3. She doesn't have an average day. Neither do I. We live on a family farm and work 6 days a week from early morning until late at night. (A good day is when my work is done by 8pm.) I try to incorporate her in everything possible, but she's not ready to work with the smaller livestock. She loves the cows and gets along with them really well. But she is too prey-oriented with the chickens. I still take her out there periodically and work with her on attention redirection with treats to try to teach her to be gentle with them. So far she's not responding well. I'm hoping that some maturity and further training will calm her in that area.

She spends a lot of time running and playing - with me when I'm outside working near her play area (the inner yard) or with one of the cows who loves her. If I go inside to do indoor work, she comes with me. I try to play ball with her (there's a long hall) and give her bones to keep her busy. But sometimes I have to be on the computer for an extended period of time. If she gets bored I let her go outside in a fenced-in area for a while. She often runs up and down the fence talking to the neighbor dogs across the field or our cows who come up to the fence to see her.
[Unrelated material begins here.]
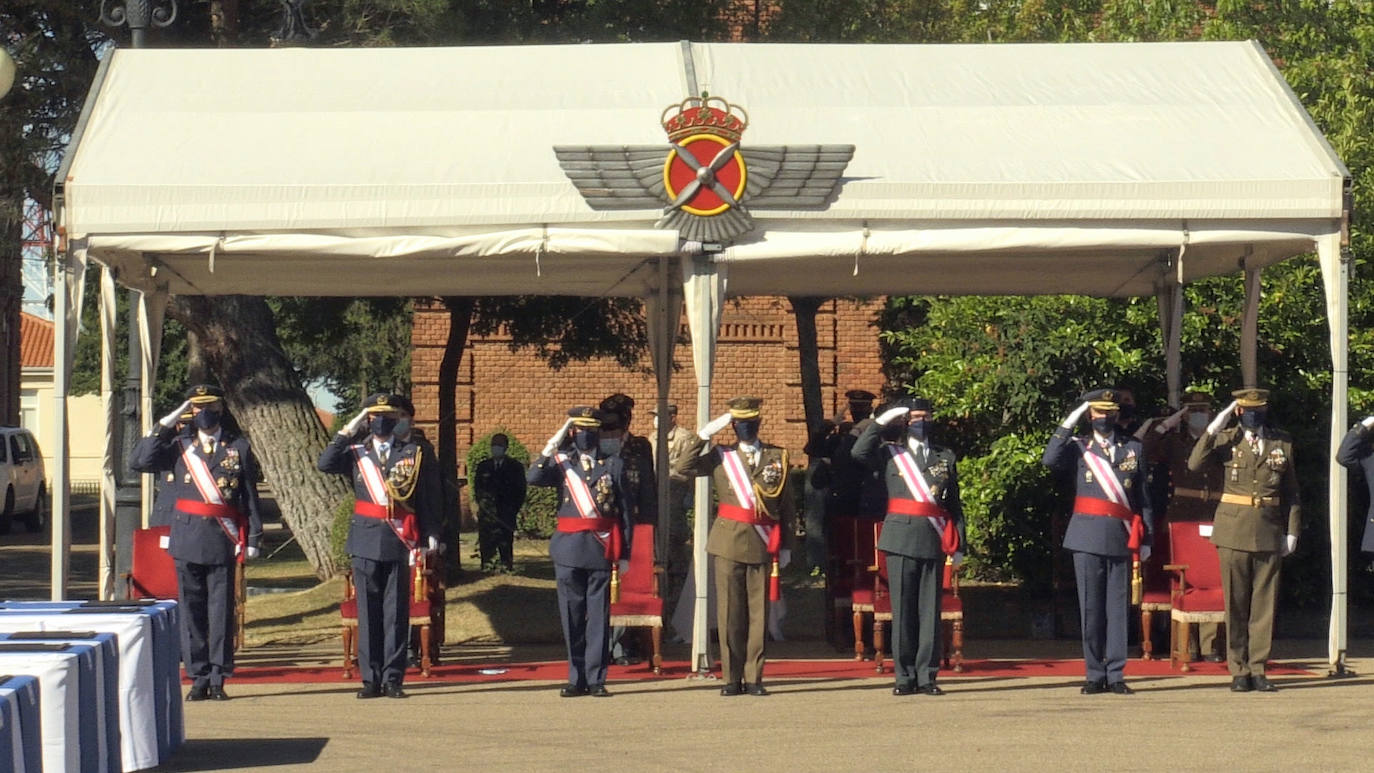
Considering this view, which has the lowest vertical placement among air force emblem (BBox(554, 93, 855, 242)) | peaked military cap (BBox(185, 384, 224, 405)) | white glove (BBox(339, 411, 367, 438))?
white glove (BBox(339, 411, 367, 438))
When we have time we play Chuck-It until she won't play any longer. My long-term goal is for her to accompany me and help me with everything, all day, every day. She isn't ready for that yet though.


----------



## Victoria77 (Dec 18, 2021)

Carter Smith said:


> First I’ll say listen to David, then I’ll share my experience with you because my pup a bit younger started all of this stuff you mentioned above, which isn’t aggression to me it’s excitement. Jumping up, start training an “off”, you can find videos online I wouldn’t be able to type the process out, but start it somewhere quiet so pup knows command, then start using a line and a collar in higher distracted situations like when company come over when pup jumps “Off” yank the leash when she’s off, reward. The only success I had with her sort of pawing and dominating my smaller dog in this way was a firm scruff and NO, it took a few tries but I always followed up her action with a correction because this was a difficult one to break, now if I see her show any interest in smaller dog I’ll use an ah ah and try and get her onto something else like a toy or call her say down reward and she’ll then lose interest in the smaller dog by the time that process happens. In terms of rough play, I don’t really rough play or play with my hands with my pup.. she’s mouthy to begin with, it’s natural for her to use her mouth when we do this, for the longest time we didn’t approach our pup without a teething toy or something for this reason.. she’s still like that, so we give a couple pats and that’s it unless she comes to us and is in a loving mood.. I would redirect all your “play” with your pup to a toy, or chew toy or tug.. it’s unlikely I could play with my pup without a toy for a extended period of time. And if you are plying with a toy and she still prefer your hands or arms.. either correct it or walk away. Hope this helps it helped me!
> 
> edit: I should say I’m not a professional trainer these are just some of the methods I used for my situation, I may not be able to literate the full picture


That's great. Thanks. I'll try these things.


----------



## Sonny1984 (Oct 25, 2021)

The dog needs a physical correction following the verbal. You want the dog to think, “holy crap I won’t do that again.”


----------



## Victoria77 (Dec 18, 2021)

Sonny1984 said:


> The dog needs a physical correction following the verbal. You want the dog to think, “holy crap I won’t do that again.”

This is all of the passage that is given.